Na sequência das críticas, o Presidente dos EUA rejeitou a ideia de se ter comparado ao filho de Deus, dizendo: ‘Supõe-se que sou eu, como médico, a tornar as pessoas melhores. E eu torno as pessoas melhores. Eu torno as pessoas muito melhores.
As críticas contundentes de Trump ao Papa seguiram-se a uma mensagem de Páscoa do Pontífice no início deste mês, onde criticou fortemente a guerra, apelando “aqueles que têm armas (para) deporem-nas”.
Desde então, o Papa insistiu que continuará a “levantar-se e a dizer ‘há uma maneira melhor’ e que ‘não tem medo da administração Trump’, embora também tenha dito que não pretendia ‘entrar num debate’ com o líder dos EUA.
Nas declarações feitas na quinta-feira durante a sua actual viagem a quatro países de África, o Papa Leão permaneceu sincero no seu desejo de paz, acrescentando que os pacificadores são “abençoados”.
Numa crítica velada à administração Trump, acrescentou: “Mas ai daqueles que manipulam a religião e o próprio nome de Deus para o seu próprio ganho militar, económico e político, arrastando aquilo que é sagrado para a escuridão e a imundície.
‘É um mundo virado de cabeça para baixo, uma exploração da criação de Deus que deve ser denunciada e rejeitada por toda consciência honesta.’
Na segunda-feira, ele disse que planeja continuar a se manifestar contra a guerra, dizendo à Reuters: “Não quero entrar em debate com ele”.
Falando a bordo do voo papal para Argel, onde Leo iniciou uma viagem de 10 dias a quatro países africanos, acrescentou: “Não creio que a mensagem do Evangelho deva ser abusada da forma como algumas pessoas estão a fazer.
‘O mundo está a ser devastado por um punhado de tiranos, mas é mantido unido por uma multidão de irmãos e irmãs que o apoiam.’
‘Continuarei a falar abertamente contra a guerra, procurando promover a paz, promovendo o diálogo e as relações multilaterais entre os Estados para procurar soluções justas para os problemas.
“Muitas pessoas estão sofrendo no mundo hoje. Muitas pessoas inocentes estão sendo mortas. E acho que alguém tem que se levantar e dizer que existe uma maneira melhor.’
O Papa condenou repetidamente a guerra no Irão, dizendo que esta causou “violência absurda e desumana”.
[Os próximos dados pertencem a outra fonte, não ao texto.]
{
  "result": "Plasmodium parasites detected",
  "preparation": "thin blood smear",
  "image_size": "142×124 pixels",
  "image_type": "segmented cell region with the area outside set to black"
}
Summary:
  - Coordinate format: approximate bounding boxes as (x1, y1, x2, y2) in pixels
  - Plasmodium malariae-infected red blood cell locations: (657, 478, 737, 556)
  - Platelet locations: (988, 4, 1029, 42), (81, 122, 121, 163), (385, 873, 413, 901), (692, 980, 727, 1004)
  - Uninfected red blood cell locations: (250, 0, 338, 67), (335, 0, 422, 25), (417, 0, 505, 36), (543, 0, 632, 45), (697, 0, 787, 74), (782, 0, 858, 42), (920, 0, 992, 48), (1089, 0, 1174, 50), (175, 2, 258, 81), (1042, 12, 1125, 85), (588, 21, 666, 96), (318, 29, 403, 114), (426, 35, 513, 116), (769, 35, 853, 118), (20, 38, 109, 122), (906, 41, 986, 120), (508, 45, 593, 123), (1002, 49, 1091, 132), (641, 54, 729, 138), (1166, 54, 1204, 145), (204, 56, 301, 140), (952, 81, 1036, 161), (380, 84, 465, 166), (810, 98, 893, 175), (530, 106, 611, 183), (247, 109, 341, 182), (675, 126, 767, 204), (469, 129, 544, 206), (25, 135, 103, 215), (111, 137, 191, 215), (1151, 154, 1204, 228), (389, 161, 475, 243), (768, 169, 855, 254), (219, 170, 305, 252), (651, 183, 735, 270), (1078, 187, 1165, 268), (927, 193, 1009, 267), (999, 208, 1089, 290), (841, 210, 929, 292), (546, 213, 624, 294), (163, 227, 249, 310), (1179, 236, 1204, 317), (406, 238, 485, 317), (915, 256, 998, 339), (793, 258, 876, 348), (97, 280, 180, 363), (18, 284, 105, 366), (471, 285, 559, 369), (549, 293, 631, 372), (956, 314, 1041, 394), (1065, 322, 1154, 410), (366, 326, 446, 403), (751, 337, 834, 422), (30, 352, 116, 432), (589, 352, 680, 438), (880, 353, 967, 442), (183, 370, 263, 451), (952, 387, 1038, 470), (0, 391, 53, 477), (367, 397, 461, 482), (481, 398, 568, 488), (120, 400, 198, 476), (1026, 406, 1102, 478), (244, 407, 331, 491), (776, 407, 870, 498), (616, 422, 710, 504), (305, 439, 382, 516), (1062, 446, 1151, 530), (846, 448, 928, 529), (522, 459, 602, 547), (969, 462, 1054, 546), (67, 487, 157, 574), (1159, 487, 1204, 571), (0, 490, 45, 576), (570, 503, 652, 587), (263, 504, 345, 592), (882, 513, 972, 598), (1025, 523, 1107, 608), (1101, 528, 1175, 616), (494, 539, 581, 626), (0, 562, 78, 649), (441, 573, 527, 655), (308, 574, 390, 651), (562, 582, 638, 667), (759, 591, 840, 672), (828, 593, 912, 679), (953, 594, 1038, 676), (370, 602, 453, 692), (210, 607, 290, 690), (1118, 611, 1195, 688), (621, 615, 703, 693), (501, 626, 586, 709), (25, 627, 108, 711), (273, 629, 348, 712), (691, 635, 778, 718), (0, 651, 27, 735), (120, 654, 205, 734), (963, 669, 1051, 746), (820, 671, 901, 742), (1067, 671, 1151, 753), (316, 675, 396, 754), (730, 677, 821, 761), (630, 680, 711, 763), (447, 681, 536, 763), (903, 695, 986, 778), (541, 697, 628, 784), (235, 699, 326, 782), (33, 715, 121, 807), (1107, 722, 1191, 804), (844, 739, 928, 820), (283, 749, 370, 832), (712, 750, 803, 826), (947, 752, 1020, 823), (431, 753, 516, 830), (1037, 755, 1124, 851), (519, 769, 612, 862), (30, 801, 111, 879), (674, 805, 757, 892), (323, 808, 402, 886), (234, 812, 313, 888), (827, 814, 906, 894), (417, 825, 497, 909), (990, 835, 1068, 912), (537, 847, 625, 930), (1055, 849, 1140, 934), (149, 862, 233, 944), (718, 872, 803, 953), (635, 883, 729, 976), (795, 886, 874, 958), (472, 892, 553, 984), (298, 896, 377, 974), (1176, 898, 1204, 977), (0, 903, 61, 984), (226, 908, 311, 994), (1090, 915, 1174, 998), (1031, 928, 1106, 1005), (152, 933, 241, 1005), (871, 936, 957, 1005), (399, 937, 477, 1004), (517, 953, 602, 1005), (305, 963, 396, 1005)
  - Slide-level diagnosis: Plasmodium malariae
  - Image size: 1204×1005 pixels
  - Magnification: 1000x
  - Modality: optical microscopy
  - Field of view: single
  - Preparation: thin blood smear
No sábado passado, ele disse aos fiéis na Basílica de São Pedro: ‘Chega de idolatria de si mesmo e do dinheiro! Chega de exibição de poder! Chega de guerra!
Criticou então o presidente pelas suas ameaças contra o Irão, quando advertiu que “uma civilização inteira morrerá esta noite, para nunca mais ser trazida de volta”.
O Papa classificou-a como uma declaração “verdadeiramente inaceitável”.